I remembered our nights on patrol in the inky darkness of the monsoon nights, when the moon would not appear for weeks. This was a time that was valued by the enemy because they could operate more easily undetected. I remembered the torrential rains and the times I would allow King to seek shelter under my poncho. I remembered the C-ration meals we shared together, while others were able to sleep or go to the "mess area" for hot meals. I remembered the long, hot and humid summer nights, that would cause rust to form on my CAR-15 rifle, but cleaning it became secondary to King's needs. I remembered the two canteens of water I carried, one for King and one for me. When King's was empty I would share mine with him. I remembered the dry season when I would spend hours removing ticks from King's coat and using a torch to burn them from the kennels cement block walls. I remembered the sounds of war we shared, the constant flights of helicopters and the medical, "dust-offs," that brought in the dead and wounded from the battlefields. We witnessed the thundering explosions and the illuminating skyline of the distant mountains of the Central Highlands, caused by the B-52 bombers President Johnson committed to the war effort in the summer of 1967. I remembered the sounds and sights of "Puff the Dragon," an AC-47 gun ship. Equipped with mini-guns, "Puff" would fly in a circle above the target area, firing six thousand bullets per minute, to help drive away the attacking Viet Cong. I remembered how King's eyes followed the red tracer bullets as they formed unintelligible characters on their downward spiral. I remembered the hastily dug fox holes we shared and how I would pray that the bullets missed us and I believe that if dogs could pray King would have said a prayer for me too! I remembered the rising sun that signaled the end of another night on patrol and King's excitement when he saw the truck coming that would take us to the kennels. I remembered the trip back to the kennels, riding in silence, as we were too tired to talk, and how King would seem to know that danger, at least for a while, was absent. In minutes he would be sleeping soundly with his head on my lap.

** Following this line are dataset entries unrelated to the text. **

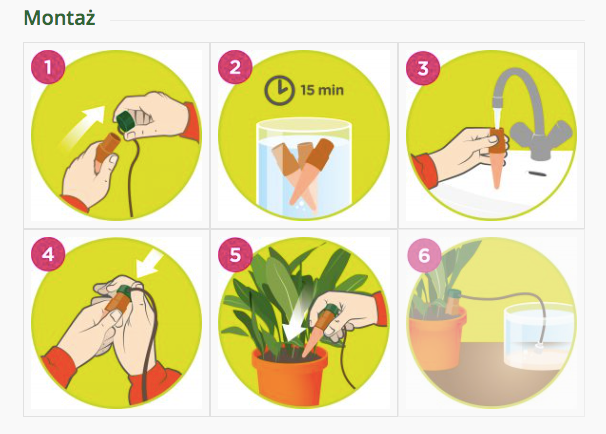 Montaż

1

2

15 min

3

4

5

6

I remembered the night I visited King at the kennels for the last time and how I tried so desperately to explain why I was going home and he could not go with me. Somehow I knew he did not understand, even as he licked the tears from my cheeks. The walk from the kennels to the living quarters was only a few hundred yards, but in many ways it was longer than the trip home to America the next day. In my heart I knew King would not survive the stress of the war much longer as he was almost eight years old, and for a "war dog" that was old.

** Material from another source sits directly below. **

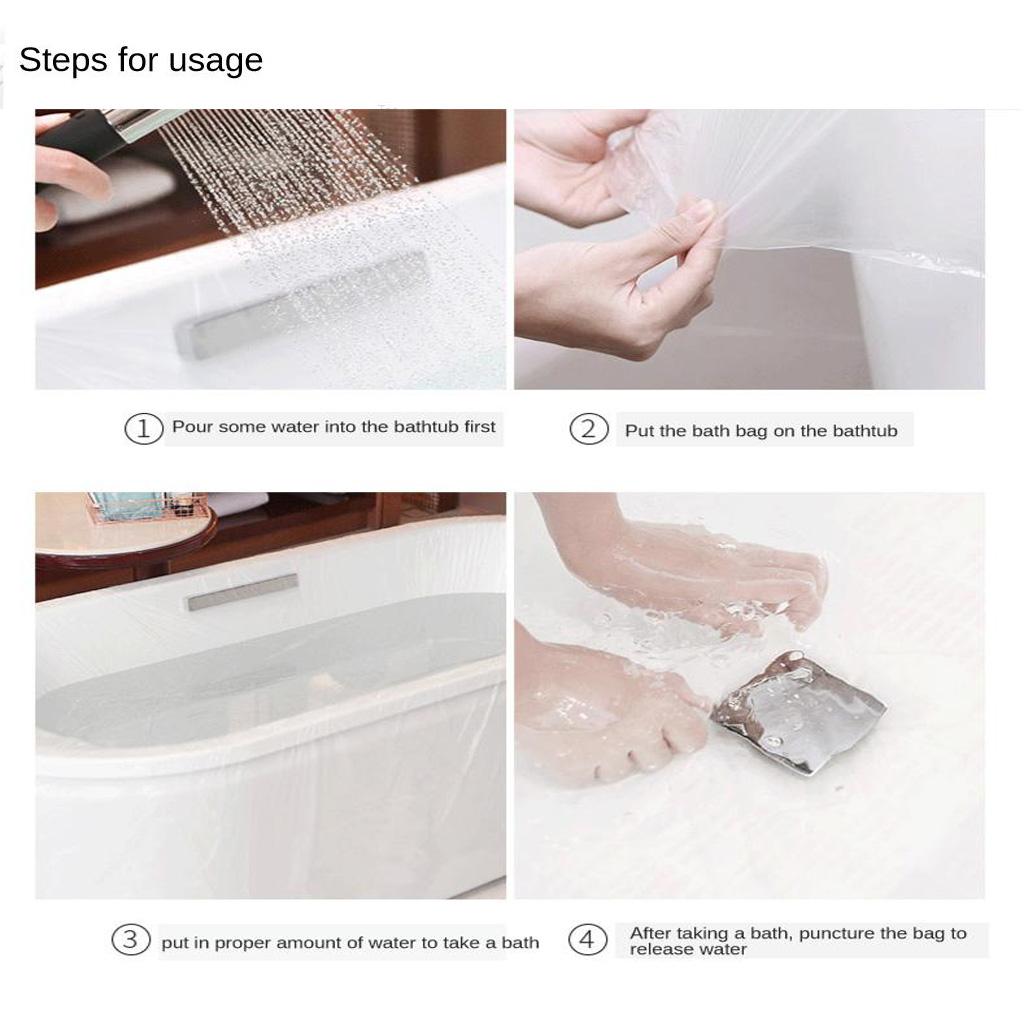 Steps for usage

① Pour some water into the bathtub first

② Put the bath bag on the bathtub

③ put in proper amount of water to take a bath

④ After taking a bath, puncture the bag to release water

The tears now were as real as they were then. Wiping them away, I reread the E-mail - "King 326-F died of a heat stroke in August of 1968. He was eight years old." King lived only eight months after I left him.

The guilt of leaving King and not knowing what happened to him had lived with me all these years. My only consolation is in knowing that because of King there are fewer names on the Vietnam War Memorial in Washington, D.C. King, one of America's forgotten heroes, will live forever in my heart. Welcome home King 326-F. The war is now over for me too!

Foot Note

Official records indicate the lives of as many as ten thousand soldiers were saved in Vietnam due to the actions of K-9 Teams. A drive is now underway to erect a memorial in honor of these heroes. The military has never officially recognized the actions of any of the K-9s in Southeast Asia. They were classified as property and either euthanized or turned over to the South Vietnamese Army.

Update

On President's Day, February 21, 2000, a memorial dedication service was held at March Field Air Museum at Riverside, CA. A statue of a K-9 Handler and his dog was unveiled. The statue stands 16 feet tall and is ten feet wide at the base.